[Start of Attachment]
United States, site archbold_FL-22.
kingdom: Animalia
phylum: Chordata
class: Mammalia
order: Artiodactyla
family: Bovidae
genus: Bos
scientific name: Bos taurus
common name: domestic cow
[End of Attachment]
▶ **EXERCISE DIRECTIONS**: Line by line, output the records exactly as given.

▶ **EXERCISE RESULT**:
United States, site archbold_FL-22.
kingdom: Animalia
phylum: Chordata
class: Mammalia
order: Artiodactyla
family: Bovidae
genus: Bos
scientific name: Bos taurus
common name: domestic cow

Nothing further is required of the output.